VI. Musings

Andrea Fraser

How is it that I ended up creating two projects for the Schindler House? Two of only three that I have produced for presentation in Los Angeles, where I’ve lived since 2006. Isn’t that peculiar? Perhaps it’s only an accident: one exhibition was proposed by my old friend Simon Leung; the other conceived by the director, Kimberli Meyer. But I think there is some logic at work: a combination of the openness of the Schindler House as an institution and its capacity to inspire engagement.

The Schindler House is unlike any other museum I’ve dealt with. It isn’t the only historic house museum without a collection that develops contemporary art programs (Haus Lange and Haus Esters in Krefeld come to mind), but it is one of the few. Of course, one must say that the Schindler House is defined above all by its architecture. And yet it is an architecture that seems to defy its definition as a museum, at least a museum understood as a container of cultural objects. The openness, fragility, and permeability of the Schindler House render it almost immaterial in my mind: more a structuring of thought, movement, and experience than a containing space. Entering it for me is more like entering a vision than a building: a vision of home, of society, of the intermingling of public and private lives, bodies, and environments. It turns people into apparitions.

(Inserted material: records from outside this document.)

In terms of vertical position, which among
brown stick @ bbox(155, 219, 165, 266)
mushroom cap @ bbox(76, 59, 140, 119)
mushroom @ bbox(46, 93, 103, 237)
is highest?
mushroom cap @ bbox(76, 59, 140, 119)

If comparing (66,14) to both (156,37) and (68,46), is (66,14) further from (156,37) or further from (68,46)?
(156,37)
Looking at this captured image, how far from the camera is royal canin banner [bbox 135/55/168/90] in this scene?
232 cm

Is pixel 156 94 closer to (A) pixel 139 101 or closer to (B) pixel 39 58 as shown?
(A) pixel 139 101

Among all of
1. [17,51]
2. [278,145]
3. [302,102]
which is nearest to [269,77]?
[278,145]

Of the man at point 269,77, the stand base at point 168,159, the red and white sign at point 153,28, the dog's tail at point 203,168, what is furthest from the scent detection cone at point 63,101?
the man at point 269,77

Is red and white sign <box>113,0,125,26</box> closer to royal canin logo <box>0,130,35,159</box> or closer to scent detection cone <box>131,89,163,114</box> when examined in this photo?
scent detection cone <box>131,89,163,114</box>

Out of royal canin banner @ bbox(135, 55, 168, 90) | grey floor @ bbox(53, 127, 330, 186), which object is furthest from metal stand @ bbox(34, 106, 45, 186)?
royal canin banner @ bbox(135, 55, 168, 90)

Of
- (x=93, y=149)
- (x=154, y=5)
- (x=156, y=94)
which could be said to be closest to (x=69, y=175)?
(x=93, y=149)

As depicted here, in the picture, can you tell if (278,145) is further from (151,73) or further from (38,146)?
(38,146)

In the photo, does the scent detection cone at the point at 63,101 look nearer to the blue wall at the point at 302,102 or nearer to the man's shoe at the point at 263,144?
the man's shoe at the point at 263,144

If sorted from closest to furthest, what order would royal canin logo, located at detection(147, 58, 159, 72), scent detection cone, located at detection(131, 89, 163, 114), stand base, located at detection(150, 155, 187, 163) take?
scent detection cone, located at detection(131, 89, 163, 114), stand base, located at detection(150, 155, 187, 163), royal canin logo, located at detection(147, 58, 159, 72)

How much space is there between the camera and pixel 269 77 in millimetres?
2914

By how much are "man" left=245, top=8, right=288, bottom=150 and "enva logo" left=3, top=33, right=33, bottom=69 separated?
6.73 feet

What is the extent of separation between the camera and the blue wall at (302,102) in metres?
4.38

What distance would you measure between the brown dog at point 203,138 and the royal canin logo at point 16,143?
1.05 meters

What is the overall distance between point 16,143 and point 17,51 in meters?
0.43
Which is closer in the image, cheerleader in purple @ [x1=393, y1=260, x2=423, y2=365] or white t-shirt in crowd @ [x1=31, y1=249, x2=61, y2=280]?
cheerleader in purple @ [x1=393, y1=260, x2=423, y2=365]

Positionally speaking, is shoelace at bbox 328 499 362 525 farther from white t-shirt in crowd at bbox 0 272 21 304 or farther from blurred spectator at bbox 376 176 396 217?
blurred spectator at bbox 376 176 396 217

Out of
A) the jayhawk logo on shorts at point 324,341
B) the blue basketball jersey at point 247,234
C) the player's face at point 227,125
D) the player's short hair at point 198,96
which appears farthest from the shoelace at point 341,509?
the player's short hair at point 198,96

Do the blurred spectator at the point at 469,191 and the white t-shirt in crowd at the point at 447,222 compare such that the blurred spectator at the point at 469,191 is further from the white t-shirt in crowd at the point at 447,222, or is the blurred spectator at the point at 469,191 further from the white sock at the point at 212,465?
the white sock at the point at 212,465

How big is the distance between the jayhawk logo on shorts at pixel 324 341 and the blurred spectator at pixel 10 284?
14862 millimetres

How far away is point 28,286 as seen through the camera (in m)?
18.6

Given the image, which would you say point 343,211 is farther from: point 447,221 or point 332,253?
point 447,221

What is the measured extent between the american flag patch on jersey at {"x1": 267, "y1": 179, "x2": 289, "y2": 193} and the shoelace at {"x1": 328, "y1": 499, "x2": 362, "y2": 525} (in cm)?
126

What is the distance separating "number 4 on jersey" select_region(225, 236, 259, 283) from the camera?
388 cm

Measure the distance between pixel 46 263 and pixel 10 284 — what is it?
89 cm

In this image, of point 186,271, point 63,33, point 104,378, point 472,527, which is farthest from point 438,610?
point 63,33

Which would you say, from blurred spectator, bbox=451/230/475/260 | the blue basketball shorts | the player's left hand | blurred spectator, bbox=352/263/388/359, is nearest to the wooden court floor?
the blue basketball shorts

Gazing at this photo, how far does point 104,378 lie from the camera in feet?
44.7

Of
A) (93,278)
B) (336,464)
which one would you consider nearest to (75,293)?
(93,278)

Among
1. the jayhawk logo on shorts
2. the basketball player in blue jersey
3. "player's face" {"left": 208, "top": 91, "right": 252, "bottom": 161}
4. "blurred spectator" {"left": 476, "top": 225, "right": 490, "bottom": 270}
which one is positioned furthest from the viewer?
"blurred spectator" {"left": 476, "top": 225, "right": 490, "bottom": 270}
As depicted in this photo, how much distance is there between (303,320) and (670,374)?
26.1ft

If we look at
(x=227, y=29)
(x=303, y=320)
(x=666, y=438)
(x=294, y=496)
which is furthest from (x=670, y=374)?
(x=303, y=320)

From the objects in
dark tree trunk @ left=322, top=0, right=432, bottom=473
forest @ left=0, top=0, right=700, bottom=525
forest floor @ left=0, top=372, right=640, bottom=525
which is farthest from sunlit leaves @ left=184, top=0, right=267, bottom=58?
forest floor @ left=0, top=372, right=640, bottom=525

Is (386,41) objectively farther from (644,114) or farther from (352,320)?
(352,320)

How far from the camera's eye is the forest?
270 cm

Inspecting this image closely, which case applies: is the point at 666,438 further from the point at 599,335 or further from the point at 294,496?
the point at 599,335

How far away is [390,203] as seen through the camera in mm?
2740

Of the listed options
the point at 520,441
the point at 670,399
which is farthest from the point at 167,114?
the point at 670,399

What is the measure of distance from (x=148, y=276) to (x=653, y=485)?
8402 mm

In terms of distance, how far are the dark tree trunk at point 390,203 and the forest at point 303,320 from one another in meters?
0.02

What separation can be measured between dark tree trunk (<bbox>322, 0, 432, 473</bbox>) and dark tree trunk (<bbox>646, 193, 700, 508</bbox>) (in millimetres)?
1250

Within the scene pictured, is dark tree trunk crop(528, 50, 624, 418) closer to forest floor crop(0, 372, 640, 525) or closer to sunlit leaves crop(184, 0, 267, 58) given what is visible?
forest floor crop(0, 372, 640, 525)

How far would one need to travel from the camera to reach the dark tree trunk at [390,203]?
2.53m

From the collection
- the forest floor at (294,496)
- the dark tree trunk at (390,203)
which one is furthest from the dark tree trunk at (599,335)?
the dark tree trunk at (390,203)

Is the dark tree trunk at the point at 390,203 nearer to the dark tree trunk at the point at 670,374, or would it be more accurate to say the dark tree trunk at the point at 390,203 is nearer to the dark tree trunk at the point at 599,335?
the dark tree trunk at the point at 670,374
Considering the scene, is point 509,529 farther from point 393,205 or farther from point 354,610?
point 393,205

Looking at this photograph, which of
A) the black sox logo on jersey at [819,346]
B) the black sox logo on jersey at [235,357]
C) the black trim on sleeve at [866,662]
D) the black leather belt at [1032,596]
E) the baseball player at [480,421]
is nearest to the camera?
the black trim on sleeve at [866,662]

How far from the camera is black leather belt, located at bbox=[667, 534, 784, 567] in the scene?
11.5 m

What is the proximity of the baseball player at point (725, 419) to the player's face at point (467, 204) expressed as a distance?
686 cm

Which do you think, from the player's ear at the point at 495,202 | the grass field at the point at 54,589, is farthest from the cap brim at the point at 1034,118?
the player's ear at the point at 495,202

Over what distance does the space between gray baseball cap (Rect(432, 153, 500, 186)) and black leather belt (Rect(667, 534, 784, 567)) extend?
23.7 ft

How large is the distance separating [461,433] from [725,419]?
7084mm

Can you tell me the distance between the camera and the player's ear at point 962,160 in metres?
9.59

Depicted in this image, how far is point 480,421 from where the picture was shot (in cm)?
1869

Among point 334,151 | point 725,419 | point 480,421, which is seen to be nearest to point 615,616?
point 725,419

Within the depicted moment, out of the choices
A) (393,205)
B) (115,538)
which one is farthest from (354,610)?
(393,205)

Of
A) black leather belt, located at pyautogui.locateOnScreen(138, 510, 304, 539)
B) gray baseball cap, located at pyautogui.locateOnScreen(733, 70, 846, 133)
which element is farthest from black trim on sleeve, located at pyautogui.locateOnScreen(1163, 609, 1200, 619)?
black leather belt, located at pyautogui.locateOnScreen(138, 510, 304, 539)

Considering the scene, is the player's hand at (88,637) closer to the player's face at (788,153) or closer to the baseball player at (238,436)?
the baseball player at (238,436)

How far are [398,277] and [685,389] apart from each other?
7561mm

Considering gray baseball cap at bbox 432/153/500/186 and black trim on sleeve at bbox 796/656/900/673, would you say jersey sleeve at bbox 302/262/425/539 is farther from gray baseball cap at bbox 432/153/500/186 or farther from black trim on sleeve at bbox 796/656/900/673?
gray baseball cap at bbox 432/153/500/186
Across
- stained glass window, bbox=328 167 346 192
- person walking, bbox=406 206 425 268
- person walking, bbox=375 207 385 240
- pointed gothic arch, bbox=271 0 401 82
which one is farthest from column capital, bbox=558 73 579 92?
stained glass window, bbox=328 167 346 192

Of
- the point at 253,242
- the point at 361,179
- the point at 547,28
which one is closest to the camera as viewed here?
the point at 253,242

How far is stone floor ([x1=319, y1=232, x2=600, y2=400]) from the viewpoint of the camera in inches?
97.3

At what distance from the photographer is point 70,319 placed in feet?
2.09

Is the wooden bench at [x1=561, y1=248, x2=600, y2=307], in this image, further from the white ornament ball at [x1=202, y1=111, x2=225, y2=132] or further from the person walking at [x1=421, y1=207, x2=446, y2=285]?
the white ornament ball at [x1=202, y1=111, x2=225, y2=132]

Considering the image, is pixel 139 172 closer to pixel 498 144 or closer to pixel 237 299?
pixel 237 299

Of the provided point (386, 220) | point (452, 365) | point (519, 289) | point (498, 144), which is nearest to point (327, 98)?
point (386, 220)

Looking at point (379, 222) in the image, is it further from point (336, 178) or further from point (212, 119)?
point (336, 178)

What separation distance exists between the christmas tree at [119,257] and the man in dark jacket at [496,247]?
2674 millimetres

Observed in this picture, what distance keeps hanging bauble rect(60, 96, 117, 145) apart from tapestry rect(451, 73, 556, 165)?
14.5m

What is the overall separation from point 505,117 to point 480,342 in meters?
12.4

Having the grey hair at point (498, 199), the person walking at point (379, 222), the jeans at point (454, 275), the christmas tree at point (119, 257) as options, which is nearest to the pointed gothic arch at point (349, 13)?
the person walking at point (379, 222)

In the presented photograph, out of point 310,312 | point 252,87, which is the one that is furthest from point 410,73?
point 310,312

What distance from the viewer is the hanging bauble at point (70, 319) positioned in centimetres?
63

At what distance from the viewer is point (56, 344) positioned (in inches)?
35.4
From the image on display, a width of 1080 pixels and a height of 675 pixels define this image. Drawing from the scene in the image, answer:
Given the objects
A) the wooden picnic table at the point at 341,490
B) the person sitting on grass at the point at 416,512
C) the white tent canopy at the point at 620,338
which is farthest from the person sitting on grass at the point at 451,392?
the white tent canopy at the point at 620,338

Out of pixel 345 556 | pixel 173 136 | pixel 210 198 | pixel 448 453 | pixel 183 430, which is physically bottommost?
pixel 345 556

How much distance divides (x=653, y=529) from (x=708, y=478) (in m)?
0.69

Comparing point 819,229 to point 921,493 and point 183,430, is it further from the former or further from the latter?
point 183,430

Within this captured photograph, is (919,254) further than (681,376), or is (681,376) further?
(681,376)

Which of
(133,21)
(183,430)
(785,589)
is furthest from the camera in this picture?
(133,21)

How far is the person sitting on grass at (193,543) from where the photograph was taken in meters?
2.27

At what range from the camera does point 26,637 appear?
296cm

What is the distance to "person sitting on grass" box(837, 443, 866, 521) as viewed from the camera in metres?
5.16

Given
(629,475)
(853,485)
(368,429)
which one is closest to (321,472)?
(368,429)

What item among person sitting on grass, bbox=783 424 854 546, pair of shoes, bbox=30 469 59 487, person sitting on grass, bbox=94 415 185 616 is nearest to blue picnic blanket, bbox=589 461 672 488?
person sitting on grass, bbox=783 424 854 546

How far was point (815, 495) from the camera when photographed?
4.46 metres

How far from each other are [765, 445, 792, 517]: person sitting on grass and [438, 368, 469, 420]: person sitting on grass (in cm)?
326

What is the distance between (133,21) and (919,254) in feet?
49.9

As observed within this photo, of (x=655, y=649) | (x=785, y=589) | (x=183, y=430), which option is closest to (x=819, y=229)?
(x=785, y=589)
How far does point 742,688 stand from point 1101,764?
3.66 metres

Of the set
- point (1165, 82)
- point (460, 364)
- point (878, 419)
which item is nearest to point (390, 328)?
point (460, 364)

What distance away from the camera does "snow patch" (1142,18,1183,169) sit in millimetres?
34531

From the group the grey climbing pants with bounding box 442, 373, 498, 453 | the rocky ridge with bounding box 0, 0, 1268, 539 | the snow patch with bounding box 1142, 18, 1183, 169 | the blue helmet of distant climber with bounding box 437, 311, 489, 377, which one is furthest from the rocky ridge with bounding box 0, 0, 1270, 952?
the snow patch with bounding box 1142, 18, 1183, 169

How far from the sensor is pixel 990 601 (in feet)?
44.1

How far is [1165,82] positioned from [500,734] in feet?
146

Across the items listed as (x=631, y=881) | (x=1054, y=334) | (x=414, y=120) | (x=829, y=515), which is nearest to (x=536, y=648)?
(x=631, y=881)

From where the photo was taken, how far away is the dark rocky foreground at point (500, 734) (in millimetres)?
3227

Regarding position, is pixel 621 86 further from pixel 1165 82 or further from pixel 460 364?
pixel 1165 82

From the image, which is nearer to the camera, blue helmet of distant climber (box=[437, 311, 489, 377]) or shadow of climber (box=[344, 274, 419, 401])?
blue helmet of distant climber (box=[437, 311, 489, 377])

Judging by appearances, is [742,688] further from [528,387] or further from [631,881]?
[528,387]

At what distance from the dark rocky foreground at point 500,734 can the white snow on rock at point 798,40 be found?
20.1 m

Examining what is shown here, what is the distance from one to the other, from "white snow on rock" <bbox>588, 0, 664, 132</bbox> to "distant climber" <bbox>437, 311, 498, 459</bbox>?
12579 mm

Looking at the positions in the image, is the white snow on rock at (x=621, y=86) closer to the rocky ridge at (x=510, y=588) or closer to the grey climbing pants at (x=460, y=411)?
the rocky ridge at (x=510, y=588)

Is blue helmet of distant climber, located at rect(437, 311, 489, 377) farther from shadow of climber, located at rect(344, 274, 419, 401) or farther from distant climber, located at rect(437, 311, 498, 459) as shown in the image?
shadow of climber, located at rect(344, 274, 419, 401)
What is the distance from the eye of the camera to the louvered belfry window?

This is one of the things manifested by both of my otherwise very different projects for the Schindler House: It’s a beautiful house, isn’t it? (May I Help You?) (2011) and CCI Tehachapi at Kings Road (2014). Watching the video of It’s a beautiful house, I’m struck by the way the exterior of the house disappears, and my body into it, as if there is no existence outside of its walls. Or, perhaps, it is an outside to be transcended by or through those walls. That may be the promise of this house-vision that led me to end an otherwise somewhat cynical work on a utopian note, quoting Pauline Schindler’s description of a place “where people are poor and it doesn’t matter, or rich and are forgiven,” as I fade into the bright light of the kitchen door.

 

Andrea Fraser, It’s a beautiful house, isn’t it? (May I Help You?) at the MAK Center for Art and Architecture at the Schindler House. 1991/ January 5 – February 11, 2011. HD video, 18 minutes.

In stark contrast, CCI Tehachapi at Kings Road invokes the dystopian future of modernist architecture, where the poor are incarcerated and the rich oblivious and culpable. Rather than perform its permeability, the work extends the building’s concrete slabs to shut the outside out, and inside in, even if only with walls of sound. The audio, displaced from a high-security prison, reveals the preciousness and privilege of the house’s openness, and perhaps a tiny fraction of the horror of its loss.

Andrea Fraser is a Los Angeles-based artist.